【仏教用語/人物集 索引】

『教行信証』化身土巻 - 末05

投稿日:1224年1月1日 更新日:

 爾の時に仏、月蔵菩薩摩訶薩に告げて言わく、「清浄士を了知するに、此の賢劫の初め人寿四万歳の時、鳩留孫仏、世に出興したまいき。彼の仏、無量阿僧祇億那由他百千の衆生の為に、生死に回して正法輪を輪転せしむ。追うて悪道に回して、善道及び解脱の果を安置せしむ。彼の仏、此の四大天下を以て、娑婆世界の主大梵天王・他化自在天王・化楽天王・兜率陀天王・須夜摩天王等に付嘱せしむ。護持の故に、養育の故に、衆生を憐陀の故に、三宝の種、断絶せざらしめんが故に、熾然ならんが故に、地の精気・衆生の精気・正法の精気、久しく住せしめ増長せんが故に、諸の衆生をして三悪道を休息せしめんが故に、三善道に趣向せんが故に、四天下を以て大梵及び諸天王に付嘱せしむ。

 是くの如き漸次に、劫尽き、諸天人尽き、一切善業・白法尽滅して、大悪・諸の煩悩溺を増長せん。人寿三万歳の時、拘那含牟尼仏、世に出興したまわん。彼の仏、此の四大天下を以て、娑婆世界主大梵天王・他化自在天王、乃至四大天王及び諸の眷属に付嘱したまう。護持養育の故に、乃至、一切衆生をして三悪道を休息して三善道に趣向せしめんが故に、此の四天下を以て大梵及び諸天王に付嘱したまう。
============================================================
*やること*
A) 抜粋の「爾の時に仏、月蔵菩薩摩訶薩に」から「大梵及び諸天王に付嘱せしむ。」までを、一字一句そのまま書き写してください。
B) 抜粋によると、人寿四万歳の時に世に出た仏は誰ですか。
このあとのデータは、上の抜粋とは関係のない別の資料です。

*データ抜粋*
============================================================
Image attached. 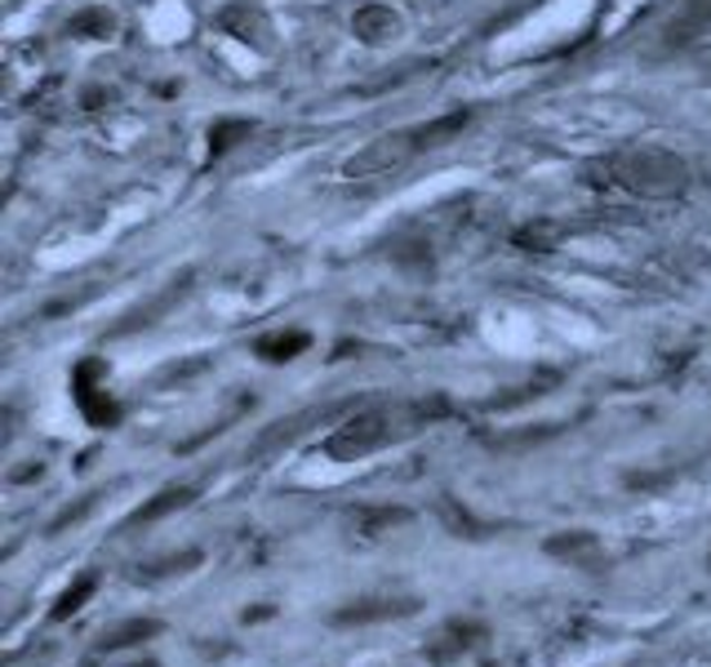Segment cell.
<instances>
[{"instance_id": "cell-1", "label": "cell", "mask_w": 711, "mask_h": 667, "mask_svg": "<svg viewBox=\"0 0 711 667\" xmlns=\"http://www.w3.org/2000/svg\"><path fill=\"white\" fill-rule=\"evenodd\" d=\"M583 183L587 188H605V192H627L640 201H680L693 183L689 160L667 151V147H627V151H609L583 165Z\"/></svg>"}, {"instance_id": "cell-2", "label": "cell", "mask_w": 711, "mask_h": 667, "mask_svg": "<svg viewBox=\"0 0 711 667\" xmlns=\"http://www.w3.org/2000/svg\"><path fill=\"white\" fill-rule=\"evenodd\" d=\"M449 414V401L445 396H432V401H396V405H374V410H361L355 419H347L329 441H325V454L329 458H361L370 449H383L392 441H405L414 432H423L427 423L445 419Z\"/></svg>"}, {"instance_id": "cell-3", "label": "cell", "mask_w": 711, "mask_h": 667, "mask_svg": "<svg viewBox=\"0 0 711 667\" xmlns=\"http://www.w3.org/2000/svg\"><path fill=\"white\" fill-rule=\"evenodd\" d=\"M471 125V112L458 107V112H445V116H432L423 125H405V129H392V134H379L374 142H365L347 160V179H383V174H396L405 170L410 160H418L423 151H436L445 147L454 134H463Z\"/></svg>"}, {"instance_id": "cell-4", "label": "cell", "mask_w": 711, "mask_h": 667, "mask_svg": "<svg viewBox=\"0 0 711 667\" xmlns=\"http://www.w3.org/2000/svg\"><path fill=\"white\" fill-rule=\"evenodd\" d=\"M107 370H103V361H81L76 370H72V401H76V410L94 423V427H116L120 423V405L107 396Z\"/></svg>"}, {"instance_id": "cell-5", "label": "cell", "mask_w": 711, "mask_h": 667, "mask_svg": "<svg viewBox=\"0 0 711 667\" xmlns=\"http://www.w3.org/2000/svg\"><path fill=\"white\" fill-rule=\"evenodd\" d=\"M418 614L414 596H365V601H347L342 610H333V627H365V623H392V618H410Z\"/></svg>"}, {"instance_id": "cell-6", "label": "cell", "mask_w": 711, "mask_h": 667, "mask_svg": "<svg viewBox=\"0 0 711 667\" xmlns=\"http://www.w3.org/2000/svg\"><path fill=\"white\" fill-rule=\"evenodd\" d=\"M548 557L556 561H570L579 570H601L605 565V548L592 530H565V534H552L548 539Z\"/></svg>"}, {"instance_id": "cell-7", "label": "cell", "mask_w": 711, "mask_h": 667, "mask_svg": "<svg viewBox=\"0 0 711 667\" xmlns=\"http://www.w3.org/2000/svg\"><path fill=\"white\" fill-rule=\"evenodd\" d=\"M485 636H489V627H485V623H476V618H467V623H463V618H454V623H445V627H441V636H436V640H445V645H432V649H427V658H432V663H449V658H458L463 649H471V645H476V640H485Z\"/></svg>"}, {"instance_id": "cell-8", "label": "cell", "mask_w": 711, "mask_h": 667, "mask_svg": "<svg viewBox=\"0 0 711 667\" xmlns=\"http://www.w3.org/2000/svg\"><path fill=\"white\" fill-rule=\"evenodd\" d=\"M351 32H355V41H365V45H383V41H392L401 32V19L388 6H361L351 14Z\"/></svg>"}, {"instance_id": "cell-9", "label": "cell", "mask_w": 711, "mask_h": 667, "mask_svg": "<svg viewBox=\"0 0 711 667\" xmlns=\"http://www.w3.org/2000/svg\"><path fill=\"white\" fill-rule=\"evenodd\" d=\"M160 632H165V623H160V618H120V623L103 627L98 649H103V654H112V649H129V645H142V640H151V636H160Z\"/></svg>"}, {"instance_id": "cell-10", "label": "cell", "mask_w": 711, "mask_h": 667, "mask_svg": "<svg viewBox=\"0 0 711 667\" xmlns=\"http://www.w3.org/2000/svg\"><path fill=\"white\" fill-rule=\"evenodd\" d=\"M197 498V485H169V489H160L151 504H142L129 521H125V530H134V526H151V521H160V517H169V512H183L188 504Z\"/></svg>"}, {"instance_id": "cell-11", "label": "cell", "mask_w": 711, "mask_h": 667, "mask_svg": "<svg viewBox=\"0 0 711 667\" xmlns=\"http://www.w3.org/2000/svg\"><path fill=\"white\" fill-rule=\"evenodd\" d=\"M307 348H311V334H307V329H276V334H263V339L254 343V352H258L263 361H272V366L294 361V357H303Z\"/></svg>"}, {"instance_id": "cell-12", "label": "cell", "mask_w": 711, "mask_h": 667, "mask_svg": "<svg viewBox=\"0 0 711 667\" xmlns=\"http://www.w3.org/2000/svg\"><path fill=\"white\" fill-rule=\"evenodd\" d=\"M405 521H410L405 508H355L351 512V530L361 534V539H383V534H392Z\"/></svg>"}, {"instance_id": "cell-13", "label": "cell", "mask_w": 711, "mask_h": 667, "mask_svg": "<svg viewBox=\"0 0 711 667\" xmlns=\"http://www.w3.org/2000/svg\"><path fill=\"white\" fill-rule=\"evenodd\" d=\"M94 592H98V574H81V579H76V583H72V587H67V592H63V596L54 601V610H50V618H54V623H63V618H72L76 610H85V601H89Z\"/></svg>"}, {"instance_id": "cell-14", "label": "cell", "mask_w": 711, "mask_h": 667, "mask_svg": "<svg viewBox=\"0 0 711 667\" xmlns=\"http://www.w3.org/2000/svg\"><path fill=\"white\" fill-rule=\"evenodd\" d=\"M561 236H565L561 223H529V227H520L511 241H516L520 250H539V254H548V250H556Z\"/></svg>"}, {"instance_id": "cell-15", "label": "cell", "mask_w": 711, "mask_h": 667, "mask_svg": "<svg viewBox=\"0 0 711 667\" xmlns=\"http://www.w3.org/2000/svg\"><path fill=\"white\" fill-rule=\"evenodd\" d=\"M67 32L81 36V41H98V36H112V32H116V19H112L107 10H85V14H76V19L67 23Z\"/></svg>"}, {"instance_id": "cell-16", "label": "cell", "mask_w": 711, "mask_h": 667, "mask_svg": "<svg viewBox=\"0 0 711 667\" xmlns=\"http://www.w3.org/2000/svg\"><path fill=\"white\" fill-rule=\"evenodd\" d=\"M250 134H254L250 120H219V125L210 129V151L223 156V151H232L236 142H250Z\"/></svg>"}, {"instance_id": "cell-17", "label": "cell", "mask_w": 711, "mask_h": 667, "mask_svg": "<svg viewBox=\"0 0 711 667\" xmlns=\"http://www.w3.org/2000/svg\"><path fill=\"white\" fill-rule=\"evenodd\" d=\"M197 565H201V552H197V548H188V552H178V557H165V561L147 565V579H165V574H188V570H197Z\"/></svg>"}, {"instance_id": "cell-18", "label": "cell", "mask_w": 711, "mask_h": 667, "mask_svg": "<svg viewBox=\"0 0 711 667\" xmlns=\"http://www.w3.org/2000/svg\"><path fill=\"white\" fill-rule=\"evenodd\" d=\"M94 504H98V494H89V498H85V504H76V508H67V512H59V517L50 521V534H59L63 526H72V521H81V517H85V512H89Z\"/></svg>"}, {"instance_id": "cell-19", "label": "cell", "mask_w": 711, "mask_h": 667, "mask_svg": "<svg viewBox=\"0 0 711 667\" xmlns=\"http://www.w3.org/2000/svg\"><path fill=\"white\" fill-rule=\"evenodd\" d=\"M693 63H698V72L711 81V45H707V50H698V54H693Z\"/></svg>"}]
</instances>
============================================================
*課題ごとの答え*
A)
爾の時に仏、月蔵菩薩摩訶薩に告げて言わく、「清浄士を了知するに、此の賢劫の初め人寿四万歳の時、鳩留孫仏、世に出興したまいき。彼の仏、無量阿僧祇億那由他百千の衆生の為に、生死に回して正法輪を輪転せしむ。追うて悪道に回して、善道及び解脱の果を安置せしむ。彼の仏、此の四大天下を以て、娑婆世界の主大梵天王・他化自在天王・化楽天王・兜率陀天王・須夜摩天王等に付嘱せしむ。護持の故に、養育の故に、衆生を憐陀の故に、三宝の種、断絶せざらしめんが故に、熾然ならんが故に、地の精気・衆生の精気・正法の精気、久しく住せしめ増長せんが故に、諸の衆生をして三悪道を休息せしめんが故に、三善道に趣向せんが故に、四天下を以て大梵及び諸天王に付嘱せしむ。

B) 鳩留孫仏です。